# Musings on waves - possible or already realised?

• I
A couple of idle musings but I hope interesting ones:

1. If a drop of water lands in a still pond, circular concentric waves spread out. Is it possible to reverse this process with a large circular wave generator such that the waves converge and meet in the middle, and a drop of liquid jumps out of the pool? Has anyone ever demonstrated this?

2. A guitar string makes a definite pitch because it's constrained by the nut and fret, allowing only waves that divide the string length a whole number of times. Could you make a fixed-pitch musical instrument from circles of metal (similar to the triangle but closed and, obviously, circular)? Would the oscillations of the metal be of a too-high frequency for this to work properly?

The inspiration for the latter is the electron in a hydrogen atom.

sophiecentaur
Gold Member
2020 Award
Waves on a water surface are a bit like waves on a circular membrane and there is a lot of info about them, This link shows some good animations.
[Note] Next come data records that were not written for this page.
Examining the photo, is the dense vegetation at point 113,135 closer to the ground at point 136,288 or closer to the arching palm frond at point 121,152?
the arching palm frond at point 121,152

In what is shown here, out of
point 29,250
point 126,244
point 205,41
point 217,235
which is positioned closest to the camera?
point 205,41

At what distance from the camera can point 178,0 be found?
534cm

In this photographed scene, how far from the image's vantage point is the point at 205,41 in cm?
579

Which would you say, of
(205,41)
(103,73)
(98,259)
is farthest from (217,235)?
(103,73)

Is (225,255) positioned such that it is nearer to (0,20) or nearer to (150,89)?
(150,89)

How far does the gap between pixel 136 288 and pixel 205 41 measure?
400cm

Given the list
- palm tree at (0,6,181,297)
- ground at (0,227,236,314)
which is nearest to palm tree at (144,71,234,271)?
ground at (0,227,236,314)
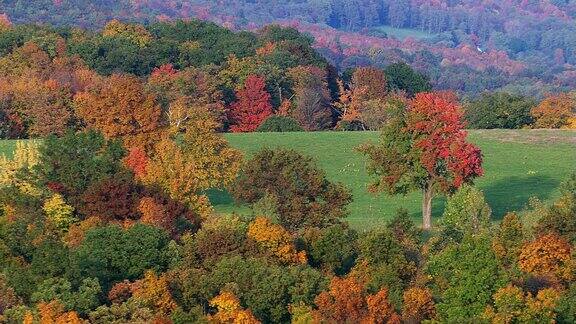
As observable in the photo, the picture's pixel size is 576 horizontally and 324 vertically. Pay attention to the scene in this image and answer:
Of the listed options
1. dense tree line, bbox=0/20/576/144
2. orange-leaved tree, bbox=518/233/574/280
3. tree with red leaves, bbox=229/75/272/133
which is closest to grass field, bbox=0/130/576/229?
dense tree line, bbox=0/20/576/144

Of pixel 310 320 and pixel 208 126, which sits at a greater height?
pixel 208 126

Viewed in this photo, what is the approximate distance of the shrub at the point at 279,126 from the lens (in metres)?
94.9

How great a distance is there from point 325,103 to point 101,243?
67.6 metres

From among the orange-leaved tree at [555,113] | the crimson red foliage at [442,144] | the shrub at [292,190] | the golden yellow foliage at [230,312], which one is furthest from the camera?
the orange-leaved tree at [555,113]

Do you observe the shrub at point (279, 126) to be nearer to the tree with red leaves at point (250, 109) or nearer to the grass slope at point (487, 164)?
the tree with red leaves at point (250, 109)

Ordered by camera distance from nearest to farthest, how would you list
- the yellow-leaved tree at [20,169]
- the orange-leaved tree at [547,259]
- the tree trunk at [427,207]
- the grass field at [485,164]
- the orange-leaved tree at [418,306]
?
the orange-leaved tree at [418,306]
the orange-leaved tree at [547,259]
the yellow-leaved tree at [20,169]
the tree trunk at [427,207]
the grass field at [485,164]

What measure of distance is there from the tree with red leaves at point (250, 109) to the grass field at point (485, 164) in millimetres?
22719

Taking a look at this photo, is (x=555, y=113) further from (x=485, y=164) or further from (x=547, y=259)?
(x=547, y=259)

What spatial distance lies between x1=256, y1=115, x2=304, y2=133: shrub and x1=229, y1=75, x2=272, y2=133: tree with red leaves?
9.58m

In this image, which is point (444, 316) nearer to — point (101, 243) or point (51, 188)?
point (101, 243)

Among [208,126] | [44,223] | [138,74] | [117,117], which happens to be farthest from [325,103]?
[44,223]

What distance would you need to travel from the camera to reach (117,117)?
6881 centimetres

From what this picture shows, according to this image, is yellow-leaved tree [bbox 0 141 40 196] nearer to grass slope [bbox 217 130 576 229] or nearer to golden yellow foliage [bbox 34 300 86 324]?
grass slope [bbox 217 130 576 229]

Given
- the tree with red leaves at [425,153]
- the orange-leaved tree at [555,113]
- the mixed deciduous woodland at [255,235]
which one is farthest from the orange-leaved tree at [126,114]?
the orange-leaved tree at [555,113]
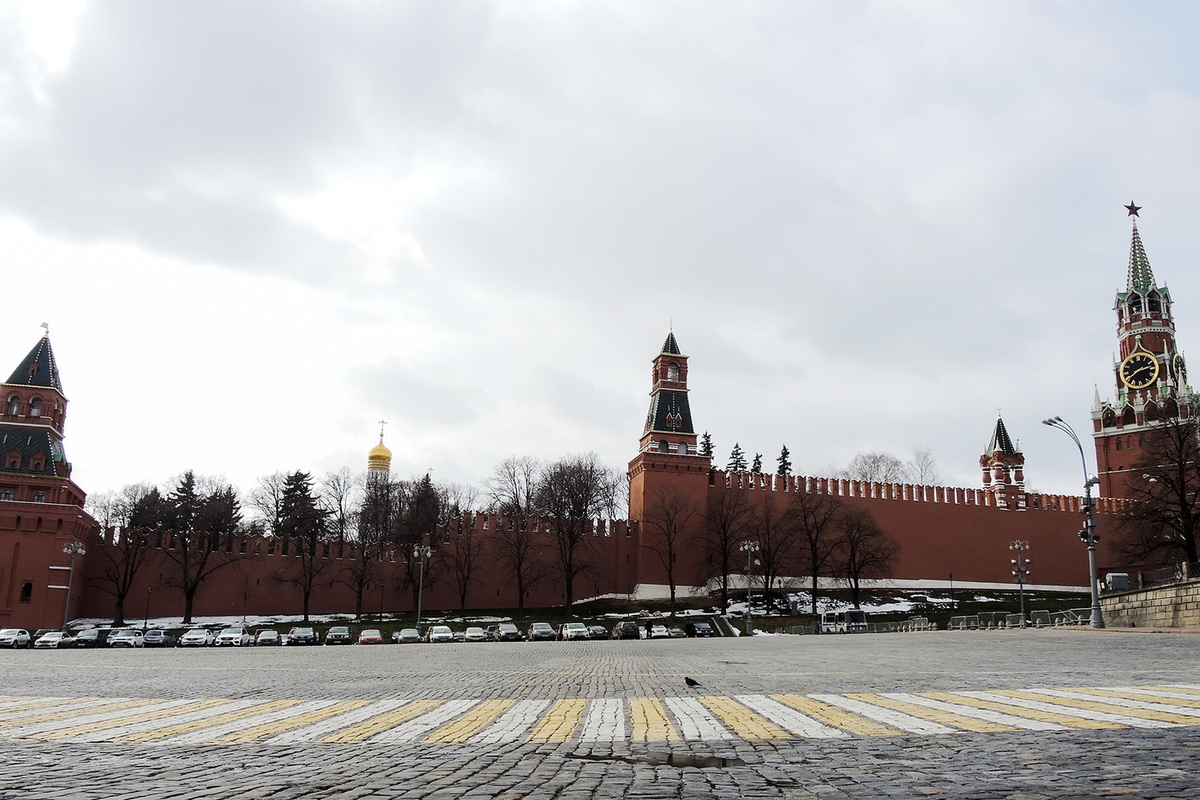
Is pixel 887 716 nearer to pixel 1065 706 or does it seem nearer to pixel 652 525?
pixel 1065 706

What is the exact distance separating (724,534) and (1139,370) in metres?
36.8

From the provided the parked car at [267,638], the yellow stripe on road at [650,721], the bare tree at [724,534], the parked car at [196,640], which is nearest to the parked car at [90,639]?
the parked car at [196,640]

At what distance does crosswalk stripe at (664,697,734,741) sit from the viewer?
6.25 meters

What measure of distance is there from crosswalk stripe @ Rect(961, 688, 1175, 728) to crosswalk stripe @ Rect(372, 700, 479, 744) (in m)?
4.88

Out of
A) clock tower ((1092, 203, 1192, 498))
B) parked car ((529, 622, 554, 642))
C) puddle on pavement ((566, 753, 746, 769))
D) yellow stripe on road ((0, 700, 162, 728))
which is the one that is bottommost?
parked car ((529, 622, 554, 642))

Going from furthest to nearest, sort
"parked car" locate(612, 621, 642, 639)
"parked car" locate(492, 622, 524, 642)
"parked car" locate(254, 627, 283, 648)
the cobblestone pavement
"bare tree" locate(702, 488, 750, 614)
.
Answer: "bare tree" locate(702, 488, 750, 614), "parked car" locate(492, 622, 524, 642), "parked car" locate(612, 621, 642, 639), "parked car" locate(254, 627, 283, 648), the cobblestone pavement

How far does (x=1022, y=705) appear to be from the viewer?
7.69 meters

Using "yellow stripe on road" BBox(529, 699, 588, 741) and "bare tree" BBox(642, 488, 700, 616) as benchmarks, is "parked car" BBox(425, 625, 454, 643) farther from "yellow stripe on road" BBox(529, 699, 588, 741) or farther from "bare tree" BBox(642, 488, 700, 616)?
"yellow stripe on road" BBox(529, 699, 588, 741)

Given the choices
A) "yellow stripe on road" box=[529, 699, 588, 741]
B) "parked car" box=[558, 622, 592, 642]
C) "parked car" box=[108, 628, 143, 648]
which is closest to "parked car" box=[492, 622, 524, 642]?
"parked car" box=[558, 622, 592, 642]

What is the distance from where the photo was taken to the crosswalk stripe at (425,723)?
623 cm

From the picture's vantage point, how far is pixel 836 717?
7074 mm

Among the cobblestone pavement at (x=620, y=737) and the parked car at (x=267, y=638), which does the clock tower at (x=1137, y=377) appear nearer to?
the parked car at (x=267, y=638)

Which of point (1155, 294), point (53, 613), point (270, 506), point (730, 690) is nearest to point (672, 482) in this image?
point (270, 506)

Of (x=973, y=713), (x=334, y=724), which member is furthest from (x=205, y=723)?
(x=973, y=713)
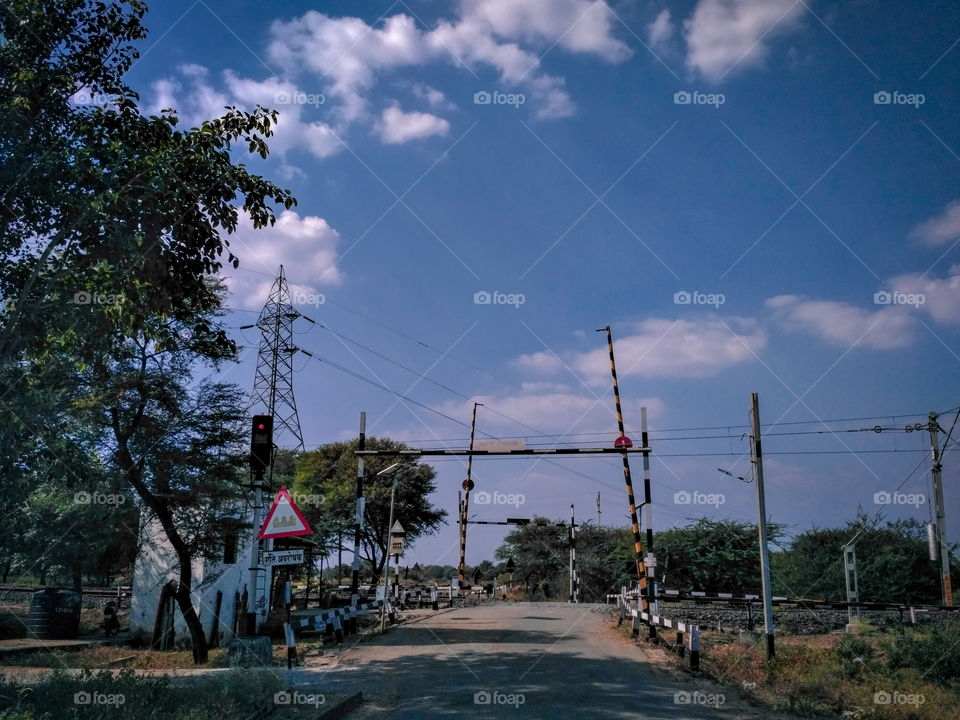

The waves could be excited from the periphery which is what you are referring to, I think. Real waves on a pond would be a combination of several of the modes shown, probably.
The analogy of vibrations on a circled of wire to the De Broglie wave of a bound electron is something that A level students are often presented with. This link shows a demonstration of the normal modes of vibration of a wire loop. The demo would have been good if you were actually there but the video is pretty poor. But you can see that happens - with a bit of imagination. Note, the vibrations are transverse in the demo (low speed waves). You could have longitudinal waves too but compression waves are a lot faster and the wavelength would be much longer so you would need a very long wire for a standing wave to be established.

anorlunda
Staff Emeritus

sophiecentaur
A.T.
If a drop of water lands in a still pond, circular concentric waves spread out. Is it possible to reverse this process with a large circular wave generator such that the waves converge and meet in the middle, and a drop of liquid jumps out of the pool? Has anyone ever demonstrated this?
You can try submerging partially filled circular vessels, such that the water overflows the rim simultaneously on all sides. Happens sometimes, when submerging the ladle back into the soup pot.

It can also potentially happen, when you drop something in the center of a circular pool, and then the waves are reflected off the walls, to meet back at the center. In a sense, also right after the object fell in, and the gap it created quickly fills with water from all sides.